Weather Color
The weather has a color. Temperature determines the hue — cold weather pushes toward blue, hot weather toward orange and red. Cloud cover determines saturation — clear skies produce vivid colors, overcast skies produce muted ones. Precipitation determines lightness — dry weather is bright, rain darkens everything.
Getting your location and weather data…
How the translation works
Temperature → Hue: The full temperature range from −20°C to 45°C maps across the color spectrum from deep blue (cold) through cyan, green, yellow, and orange to deep red (hot). 0°C sits at cyan-blue; 20°C (comfortable room temperature) sits at a warm yellow-green; 35°C+ moves into deep orange and red.
Cloud cover → Saturation: A completely clear sky produces the most saturated version of the temperature color.
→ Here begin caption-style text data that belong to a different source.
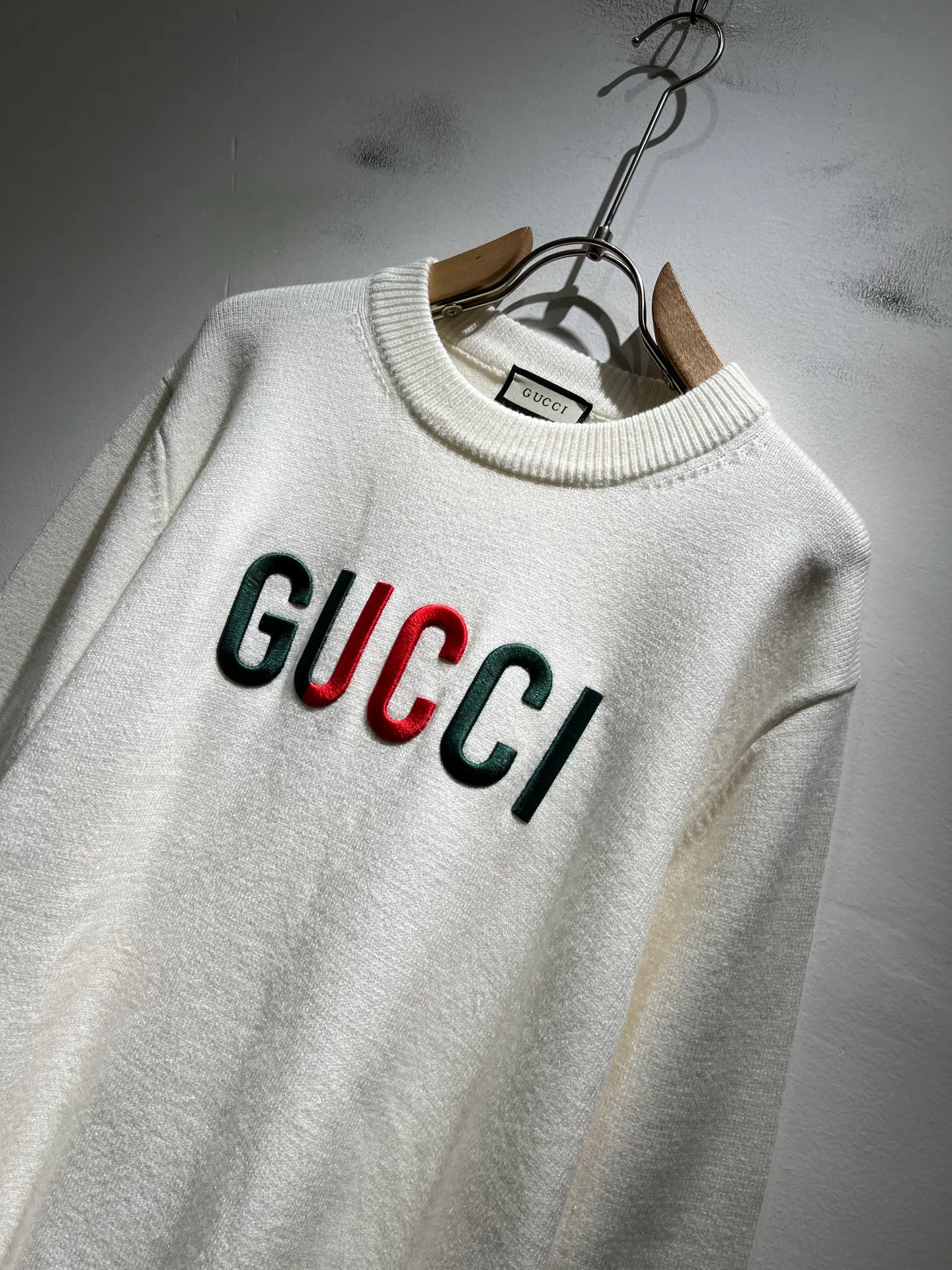 Джемперы И Свитеры Мужские Gucci 268718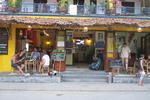 Hue Backpackers Hostel - Image 3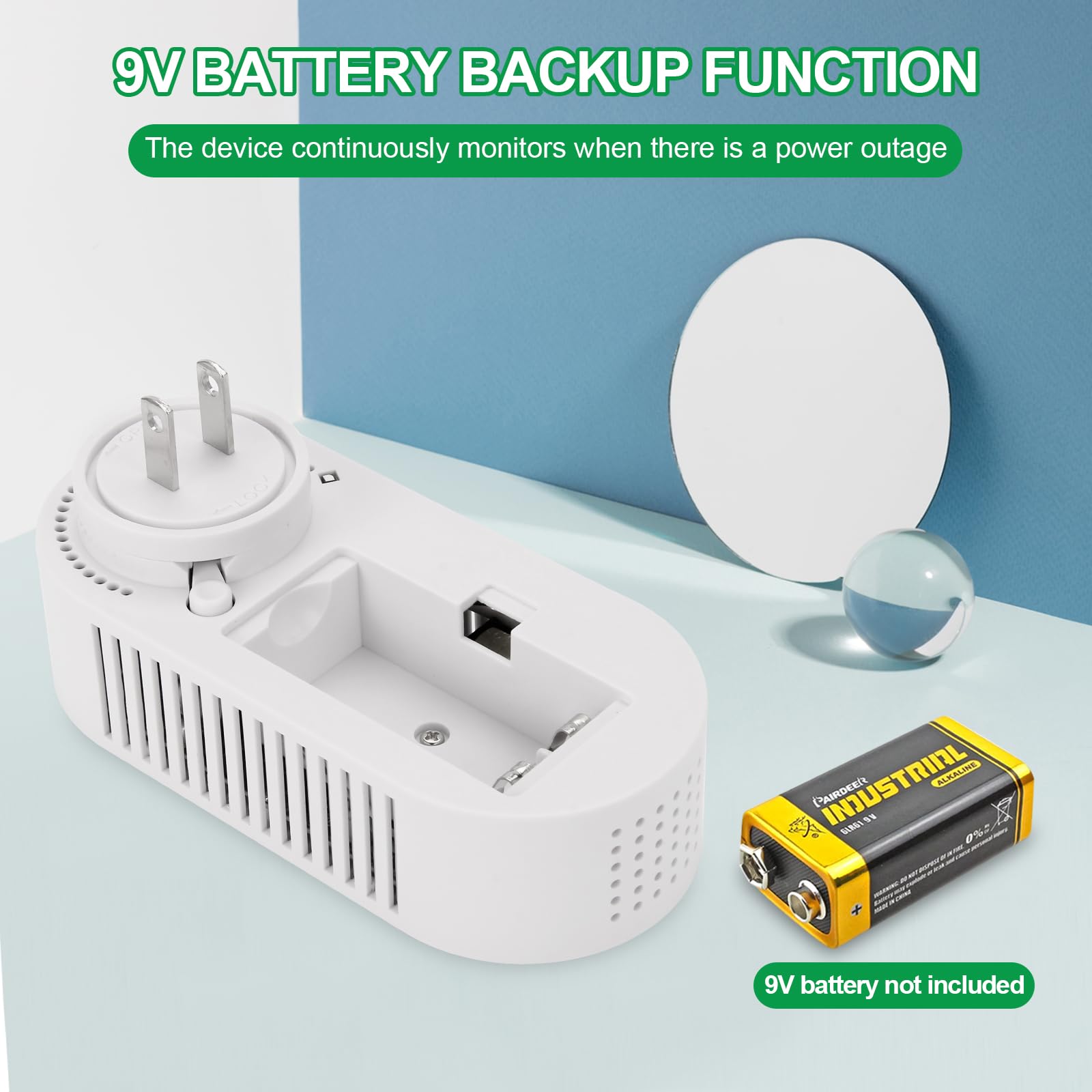 5-in-1 Combination Explosive G - Home Cooking Gas 리뷰 및 가격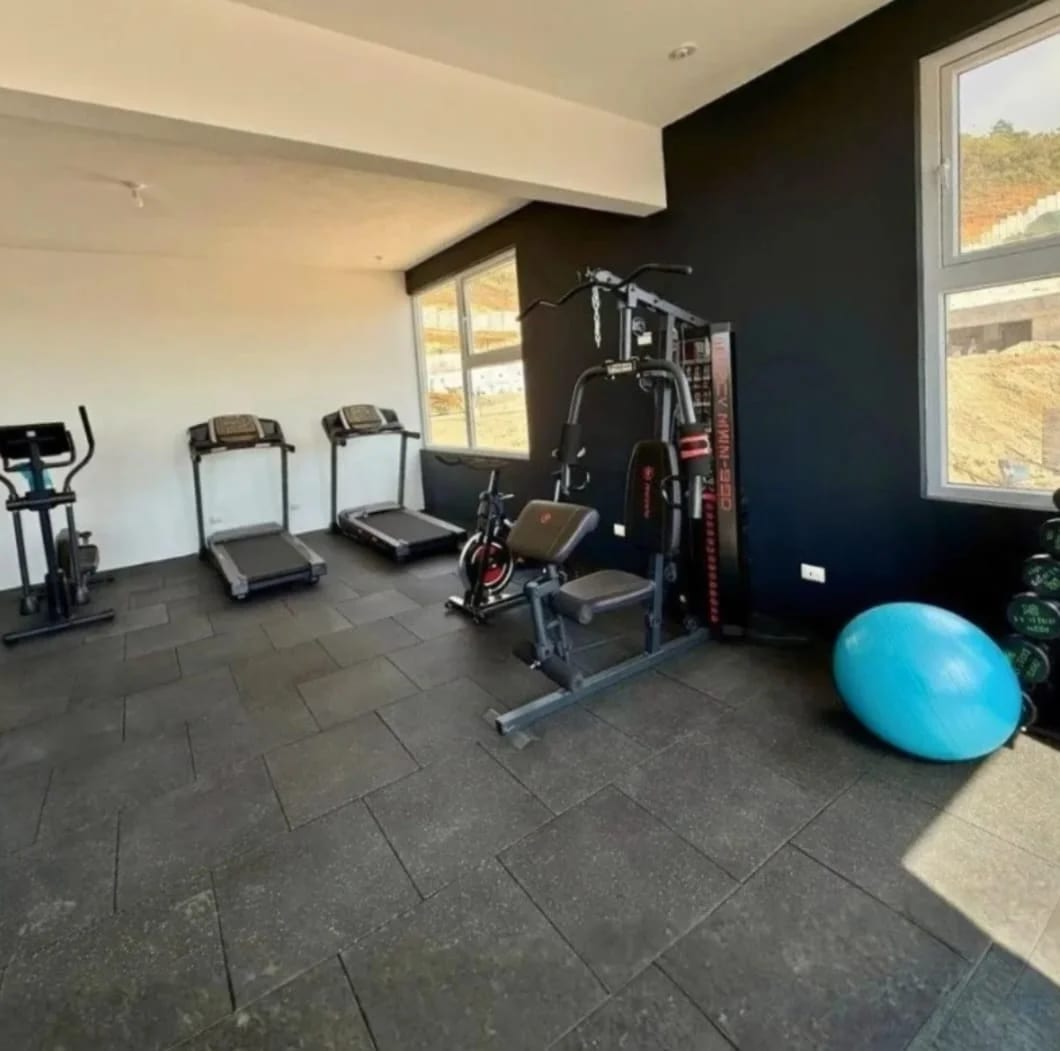 Buen precio apartamento km 17 CAES — foto 11 de 13
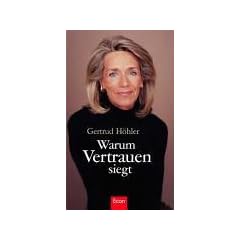 Warum Vertrauen siegt
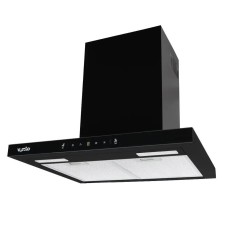 Ventolux ITALIA 60 BG-BK (1000) TC MS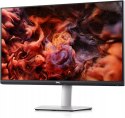MONITOR DELL S2721DS 27'' WQHD 75Hz DLA GRACZA HIT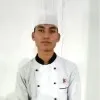 Mahendra Budhathoki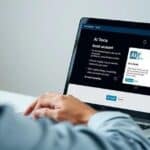 LinkedIn revela que assistente de escrita com IA não é tão popular quanto esperado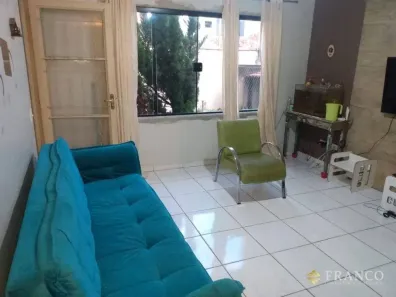 Casa com 2 Quartos à venda, 150m² no Residencial Novo Horizonte, Taubaté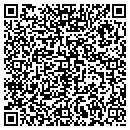 QR code with Ot Construction Co contacts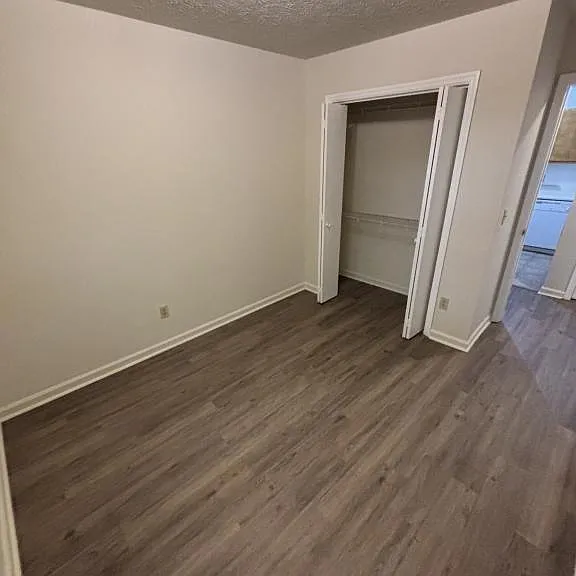 305 Farside Dr #4 — Photo 13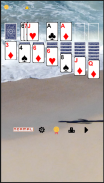 Enjoy Solitaire screenshot 2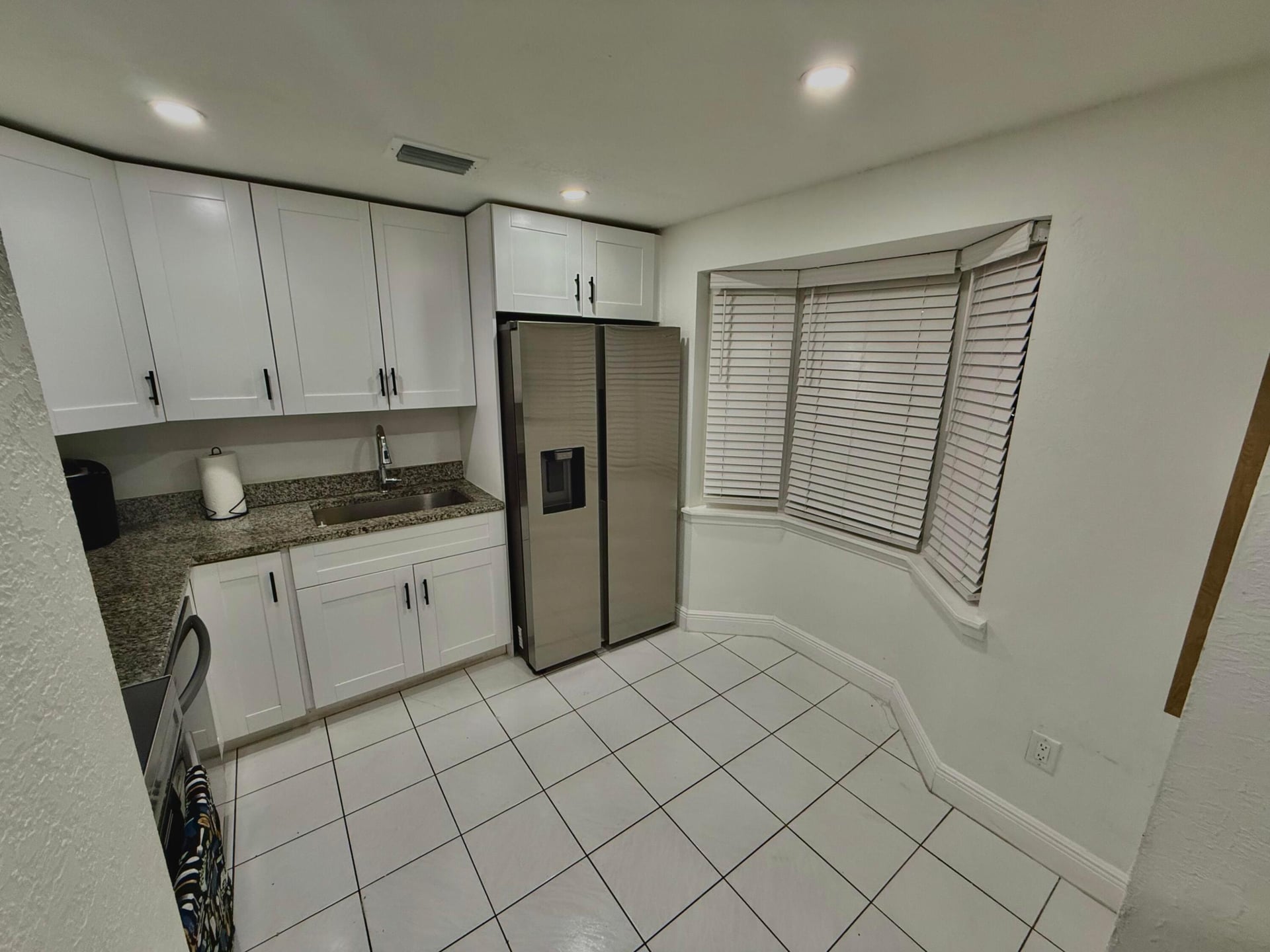 Residence photo 12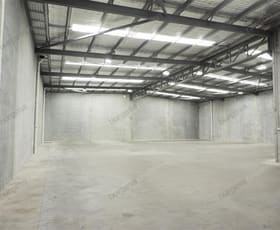 Offices commercial property leased at 14 Meares Way Canning Vale WA 6155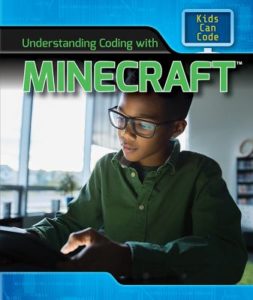 codingwithminecrft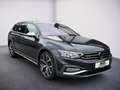Volkswagen Passat Alltrack Passat Variant Alltrack 2.0TDI 4MOTION 7Gang-DSG Gris - thumbnail 4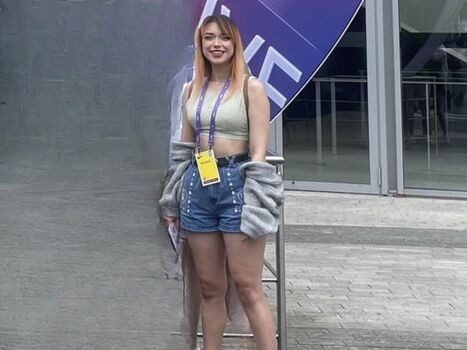 ShelbyGraces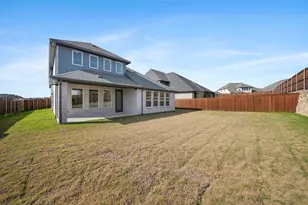 1311 Sapphire Ln, Lucas, TX 75098 - Photo 26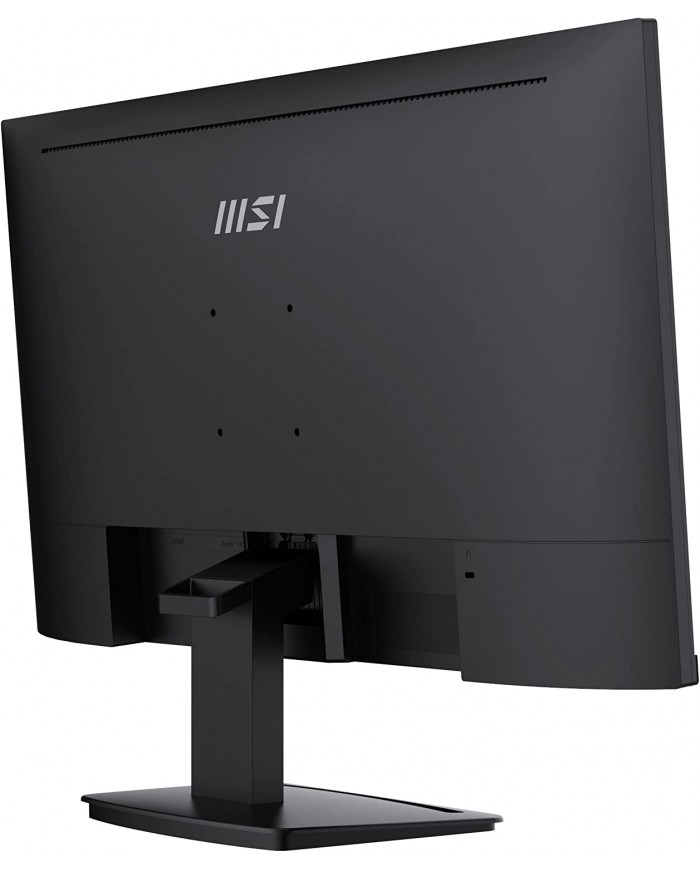 MSI Pro MP273 IPS FHD - Pc Gamer Casa MSI Pro MP273 IPS FHD - Pc Gamer Casa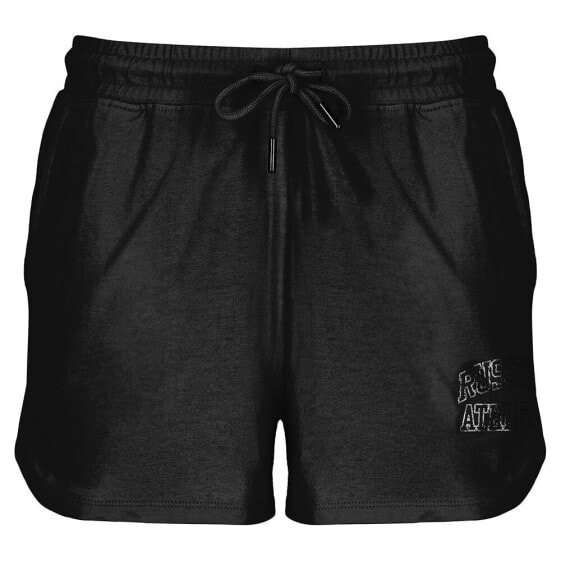 RUSSELL ATHLETIC AWR A31061 shorts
As clouds increase, saturation decreases. A fully overcast sky produces a near-grey version of the base color — the same way a grey sky desaturates the visible landscape.
Precipitation → Lightness: No rain produces a bright, light color. Rain darkens the result — both physically (rain reduces visible light) and metaphorically. Heavy rain produces dark, muted tones.
Weather data is fetched in real time from Open-Meteo — a free, open-source weather API with no key required. Location is obtained from your browser with your permission and is not stored.